La mémoire s’arrête là puisque je suis maintenant obligée de reprendre mes notes pour me rappeler.

 

J’avais noté :

– à la Sucrière : un travail de Franz Ackermann, je ne m’en souviens même plus ; les phares d’Olafur Eliasson ou quand l’objet utile devient Art – à la réflexion sujet trop ressassé bien qu’intéressant en soi pour l’expo ; la scène de crime de Virginie Barré installation mystérieuse, il ne m’en reste du rouge dans la rétine ; les variations photos et dessinées de Tom Marioni qui explore toutes les symboliques du bouchon de Champagne, quelques attitudes ressurgissent à mon esprit et je ris en y pensant…j’avais mis trois étoiles (oui je mets des notes..) à Fabienne Verschere qui nous proposait un conte en trois dimensions. En fouillant un peu dans ma mémoire je me souviens de la pièce du parcours pas saynètes, mais l’émotion n’y est plus. J’avais noté Saâdane Afif qui présentait une installation de guitares et leurs harmonies universelles, je ne garde en mémoire qu’un concept passionnant et abouti mais une grande pauvreté émotionnelle et esthétique.

– au Musée d’Art Contemporain de Villeurbanne : l’installation de Kendell Geers mais il n’en reste que la violence.

Bizarrement j’avais noté une toile avec des inscriptions pornographiques de Agnès Thurnauer alors que je vous ai longuement évoqué plus haut, une autre toile qui n’est même pas dans mes notes et qui a infiniment plus cheminé dans mon esprit !
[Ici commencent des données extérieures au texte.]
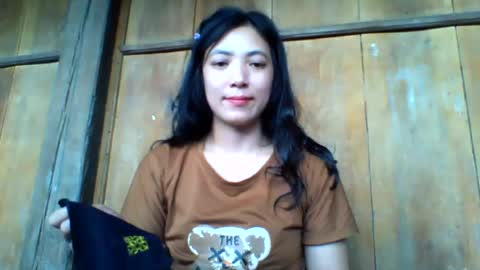 Snapshot of lsmbaby chatting on 06/23/26, 07:17 lsmbaby online show from 06/23/26, 07:17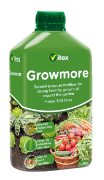 Vitax Liquid Growmore   1 ltr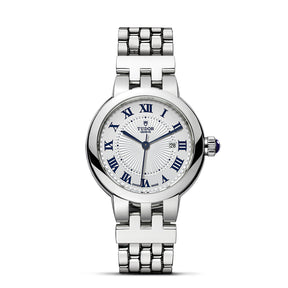 Clair de Rose 30mm Watch M35500-0001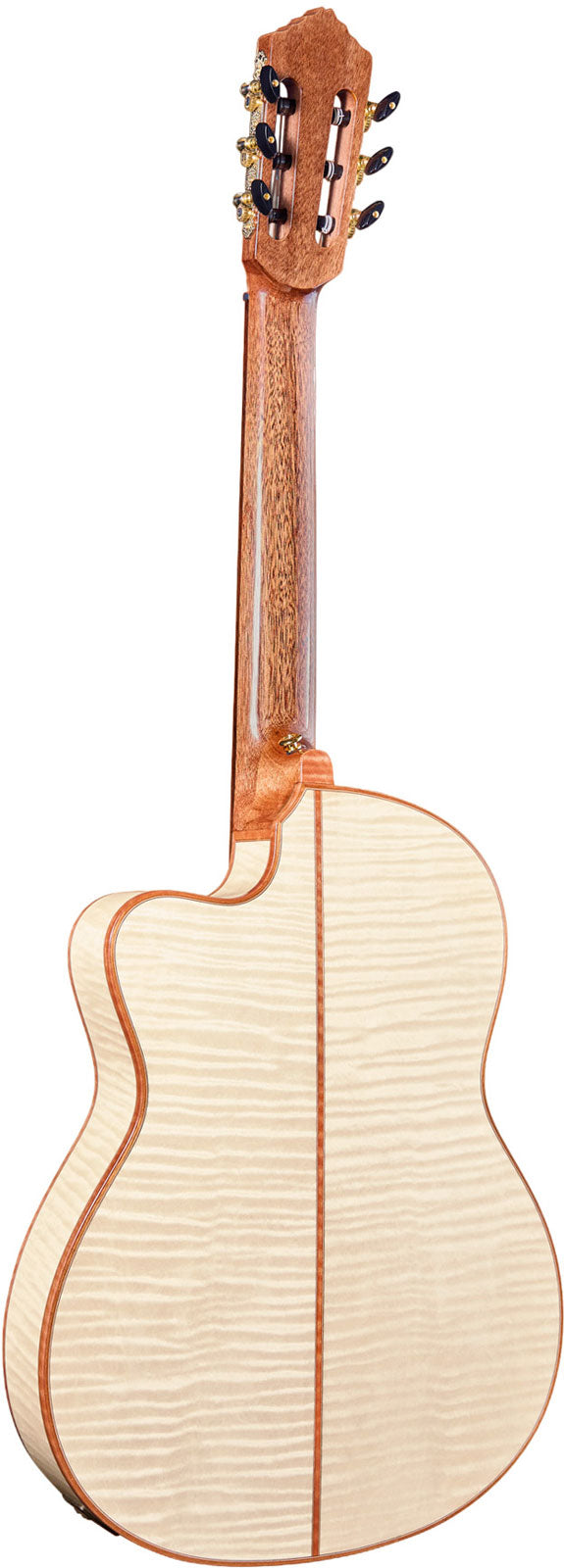 Bridesuite CW EQ
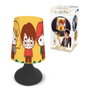 Lexibook Lampe de chevet Harry Potter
La voilà l’expérience de la durée.. belle leçon : l’émotion, le sentiment du beau ressentis sur l’instant ne sont pas les traces qui restent forcément dans l’esprit. Les œuvres qui marquent sont celles qui bousculent, celles qui déclenchent une réflexion souterraine qui s’insinue dans notre cerveau malgré nous, pour laisser, avec le temps, des traces qui nous nourrissent et nous font grandir.

On ne peut que saluer l’initiative des commissaires d’exposition Nicolas Bourriaud et Jérôme Sans. Prenons le temps de les remercier pour l’intelligence de leur travail au Palais de Tokyo.